The presence of metallic salt also allows improve the adhesion of the material layer luminescent deposited, which allows it to resist washes required between the deposit of the different layers, for example when making a screen trichrome dish.

To introduce the metal salt (s) into the organic phase, they are first dissolved in a very small amount of water. The amount of metal salt (s) present in the suspension is generally from 10 ^-4 to 10 ^-6 mol / l.
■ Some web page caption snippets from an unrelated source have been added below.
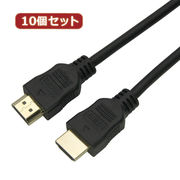 【10個セット】 HORIC HDMIケーブル 1m ブラック 樹脂モールドタイプ HDM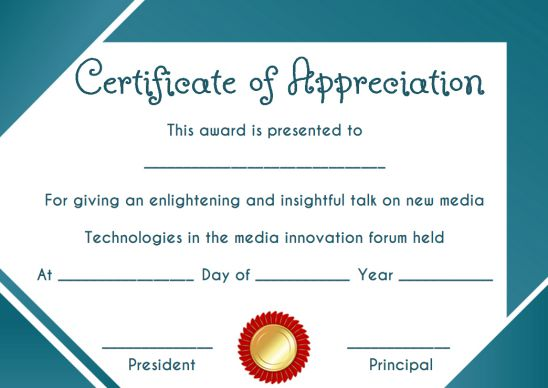 winner certificate template PowerPoint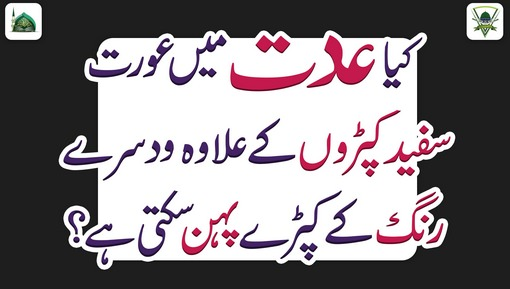 Kia Iddat Main Safaid Libas Lazmi Hai?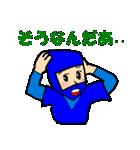 カラフル忍者(個別スタンプ:24)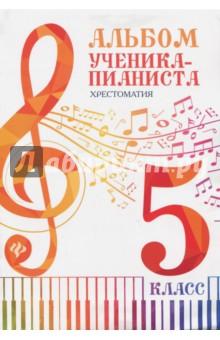 Альбом ученика-пианиста. Хрестоматия. 5 класс фонарь armytek partner a1 v3 xp l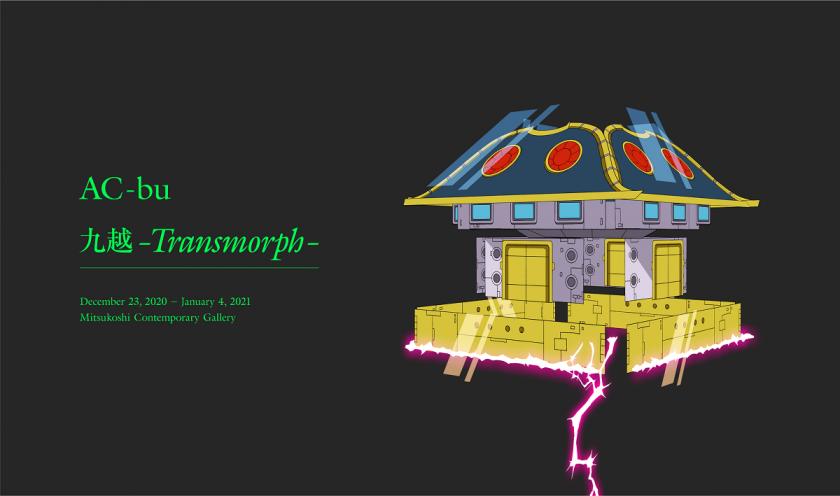 AC部の大規模個展「九越-Transmorph-」が、日本橋三越本店で1月4日まで開催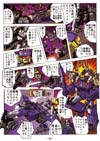 Transformers Legends Blitzwing - Image #25 of 181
To further improve the properties of the layer of luminescent material deposited by electrophoresis from the suspension of the invention, it further comprises a protein of plant origin which improves adhesion grains of luminescent material between them and with the substrate.

The protein (s) of plant origin added to the suspension may be holoproteins belonging to the prolamin family. In particular, we can use the prolamine contained in cereal seeds, especially corn, which is rich in (l) -leucine and methionine. As example of a protein of suitable plant origin, we may cite zein from corn; the amount total added vegetable protein can be 0.1 to 3 g / l.

Powders of luminescent materials introduced into the suspension can be different types but they have a finest possible particle size, to ensure stable dispersion of the powder in the suspension for limit harmful sedimentation phenomena to obtaining a uniform thickness deposit on malls.

The average particle sizes are less than or equal to 20 µm, for example of the order from 1 to 10 µm.

The luminescent materials used can be any material available on the market which has this property, especially phosphors such as oxides, oxysulfides and sulfides.

The powder concentration of material luminescent of the pendant light can vary within a wide range. Generally, it is from 1 g / l to 100 g / l.

The suspensions described above can be used in particular to deposit luminescent materials on an insulating substrate transparent coated with a transparent film and electrically conductive such as an oxide film indium and tin.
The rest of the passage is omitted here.